• _SELECTED TEXT_:
Do pre-service teachers who use an online LMS to facilitate communication perceive a sense of community during the major practicum component of a teacher education program, and if so, with whom?

In order to address the first research question, variables indicating the perception by pre-service teachers of the presence of community were constructed, using the transform and compute functions in SPSS. These variables facilitated the identification of a mean rating given by participants concerning the formation and maintenance of a sense of community among practicum students, among students and teaching faculty, and among students and part-time faculty supervisors. In each case, the ratings were given on a five-point Likert-type scale. Since there were no archival data available with which to compare the data arising from these variables, it was unclear whether when compared to previous years, the perception of a sense of community was higher or lower. Based on an aggregate of the three, it seems reasonable, however, to conclude that this data did indicate the presence of a robust sense of community, (M = 4.32, SD = .57).

• _TO BE DONE_:
1 > Reproduce word for word the portion of the passage on pre-service teachers' sense of community from "Do pre-service teachers" to "so, with whom?".
2 > According to the passage on pre-service teachers' sense of community, on what kind of scale were the ratings given?

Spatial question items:
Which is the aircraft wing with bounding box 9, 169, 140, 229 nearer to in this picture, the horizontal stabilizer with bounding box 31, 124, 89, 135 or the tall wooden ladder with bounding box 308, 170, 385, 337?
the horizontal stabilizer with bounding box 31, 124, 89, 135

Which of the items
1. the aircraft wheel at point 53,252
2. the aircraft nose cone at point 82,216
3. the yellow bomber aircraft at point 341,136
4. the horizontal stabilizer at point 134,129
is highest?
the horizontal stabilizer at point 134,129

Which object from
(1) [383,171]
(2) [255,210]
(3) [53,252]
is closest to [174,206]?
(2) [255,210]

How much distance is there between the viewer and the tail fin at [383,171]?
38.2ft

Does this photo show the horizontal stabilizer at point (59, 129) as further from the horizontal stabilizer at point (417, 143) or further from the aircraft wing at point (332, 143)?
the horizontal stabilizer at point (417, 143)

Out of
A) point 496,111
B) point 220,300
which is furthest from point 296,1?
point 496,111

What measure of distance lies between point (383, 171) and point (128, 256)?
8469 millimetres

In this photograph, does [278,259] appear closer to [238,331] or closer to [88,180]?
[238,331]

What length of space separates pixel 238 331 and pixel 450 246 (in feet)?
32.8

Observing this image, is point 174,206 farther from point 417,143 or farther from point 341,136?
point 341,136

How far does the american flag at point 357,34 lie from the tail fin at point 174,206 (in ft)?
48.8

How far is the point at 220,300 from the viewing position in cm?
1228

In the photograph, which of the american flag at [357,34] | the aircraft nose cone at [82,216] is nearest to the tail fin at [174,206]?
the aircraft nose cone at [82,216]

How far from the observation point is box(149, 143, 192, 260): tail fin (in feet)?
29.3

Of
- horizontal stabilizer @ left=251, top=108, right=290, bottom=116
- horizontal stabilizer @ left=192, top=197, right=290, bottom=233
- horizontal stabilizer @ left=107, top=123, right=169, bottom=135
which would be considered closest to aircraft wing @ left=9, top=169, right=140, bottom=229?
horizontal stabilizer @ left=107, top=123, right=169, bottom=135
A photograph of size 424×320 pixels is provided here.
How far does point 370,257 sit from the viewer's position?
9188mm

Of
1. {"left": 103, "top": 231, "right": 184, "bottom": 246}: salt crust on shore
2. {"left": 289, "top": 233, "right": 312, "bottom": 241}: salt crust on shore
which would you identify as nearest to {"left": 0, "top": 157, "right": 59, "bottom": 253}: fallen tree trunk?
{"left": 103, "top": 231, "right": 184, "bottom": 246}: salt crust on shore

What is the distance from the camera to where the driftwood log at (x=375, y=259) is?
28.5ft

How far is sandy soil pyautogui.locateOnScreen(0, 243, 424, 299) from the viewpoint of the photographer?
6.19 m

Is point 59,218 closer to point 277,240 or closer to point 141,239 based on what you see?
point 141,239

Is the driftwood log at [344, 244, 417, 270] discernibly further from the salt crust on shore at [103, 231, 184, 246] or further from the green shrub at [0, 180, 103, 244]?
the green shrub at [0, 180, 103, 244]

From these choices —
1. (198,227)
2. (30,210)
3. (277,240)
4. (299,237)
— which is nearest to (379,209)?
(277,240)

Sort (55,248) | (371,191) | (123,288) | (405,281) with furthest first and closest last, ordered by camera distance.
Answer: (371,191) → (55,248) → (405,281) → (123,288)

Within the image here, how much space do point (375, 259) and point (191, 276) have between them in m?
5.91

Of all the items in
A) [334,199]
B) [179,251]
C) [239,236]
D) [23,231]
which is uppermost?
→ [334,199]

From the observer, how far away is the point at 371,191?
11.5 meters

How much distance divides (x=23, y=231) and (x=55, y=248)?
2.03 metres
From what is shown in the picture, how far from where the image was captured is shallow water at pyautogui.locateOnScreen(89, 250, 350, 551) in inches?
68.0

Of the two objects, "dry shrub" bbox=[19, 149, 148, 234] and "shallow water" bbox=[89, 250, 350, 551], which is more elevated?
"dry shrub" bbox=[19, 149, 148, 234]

• _OUTPUTS_:
1 >
Do pre-service teachers who use an online LMS to facilitate communication perceive a sense of community during the major practicum component of a teacher education program, and if so, with whom?

2 > A five-point Likert-type scale.